As most founders will attest, running a technology startup is notoriously hard.

One of the biggest challenges is hiring quality software developers affordably, because they are some of the highest-paid and sought-after talent in the country. And for cash-strapped startups, they often are cost-prohibitive.

Enter, a New York-based platform that makes it easy and affordable for startups to hire specialized software development talent on an hourly basis. “We created a new way for startups to hire and work with software developers,” says Turtle co-founder and CEO Vlad Lokshin. “We’re saving companies in Silicon Valley a ton of money, and we’re giving great talent around the world that same ‘ton’ in opportunity.”

With the Turtle platform, startups can hire specialized software developers for $50 an hour. Clients select a technical specialty (e.g., iOS, Android, or React) and how many hours per week of support they need, which Turtle matches with a prescreened development team. Freelancers on the platform indicate how many hours a week they are available to work.

Tasks, projects, communication and administration are managed via Turtle through a Slack-like interface, and clients can scale how many hours/developers they buy based on demand. Clients pay $50 per hour, with a $2,000 per month (10 hours per week) minimum to get started (the firm takes a portion of the bill rate as its margin). The fixed pricing makes budgeting decisions straightforward.

“We’ve seen companies that are no more than a good idea start with one Turtle developer working 10 hours a week, build something over five or six months, then go and raise a million dollars,” Lokshin says.
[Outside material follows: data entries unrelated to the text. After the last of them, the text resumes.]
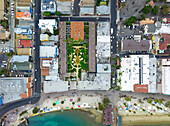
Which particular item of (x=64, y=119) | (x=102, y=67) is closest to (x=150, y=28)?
(x=102, y=67)

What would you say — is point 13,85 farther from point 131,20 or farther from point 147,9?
point 147,9

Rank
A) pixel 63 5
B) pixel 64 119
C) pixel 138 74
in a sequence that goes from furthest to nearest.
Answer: pixel 64 119
pixel 63 5
pixel 138 74

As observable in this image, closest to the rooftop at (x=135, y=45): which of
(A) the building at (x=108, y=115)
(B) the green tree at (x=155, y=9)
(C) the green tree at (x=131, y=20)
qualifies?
(C) the green tree at (x=131, y=20)

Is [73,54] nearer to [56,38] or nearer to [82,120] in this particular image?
[56,38]

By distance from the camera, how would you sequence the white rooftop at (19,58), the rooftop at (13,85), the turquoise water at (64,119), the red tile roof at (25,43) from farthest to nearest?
the turquoise water at (64,119) → the red tile roof at (25,43) → the white rooftop at (19,58) → the rooftop at (13,85)

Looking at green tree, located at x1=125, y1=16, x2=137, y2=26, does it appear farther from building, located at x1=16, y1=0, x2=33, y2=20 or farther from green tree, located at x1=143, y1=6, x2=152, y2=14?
building, located at x1=16, y1=0, x2=33, y2=20

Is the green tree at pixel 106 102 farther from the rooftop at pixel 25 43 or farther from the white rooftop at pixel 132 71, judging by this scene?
the rooftop at pixel 25 43
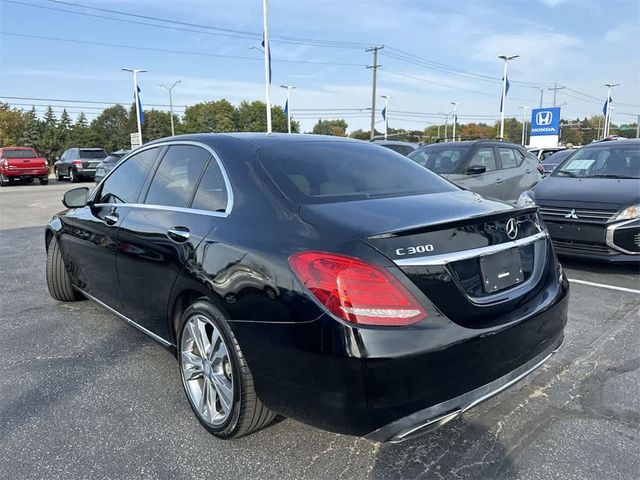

There is a plethora of online staffing platforms that specialize in software development. Turtle distinguishes itself primarily in three ways. First, Turtle itself assigns freelancers to its client companies at a standard rate, mitigating hiring friction. Second, after the match is made, Turtle provides a suite of tools to communicate, track and manage the freelance development team inside the platform. Lastly, the entire system itself is set up more as a staff augmentation platform, making it more like a flexible staffing arrangement or an internal hire than a freelance platform, albeit at a fraction of the price.

Startups seem to have fallen in love with the idea. Launched in 2017, Turtle has already connected more than 100 developers with 35 startups, experiencing 30% month-over-month growth since inception.

The Buzz

Running a technology startup is difficult and expensive. Turtle aims to make hiring quality developers as easy as topping up a prepaid card — and might just change how software gets built in the process.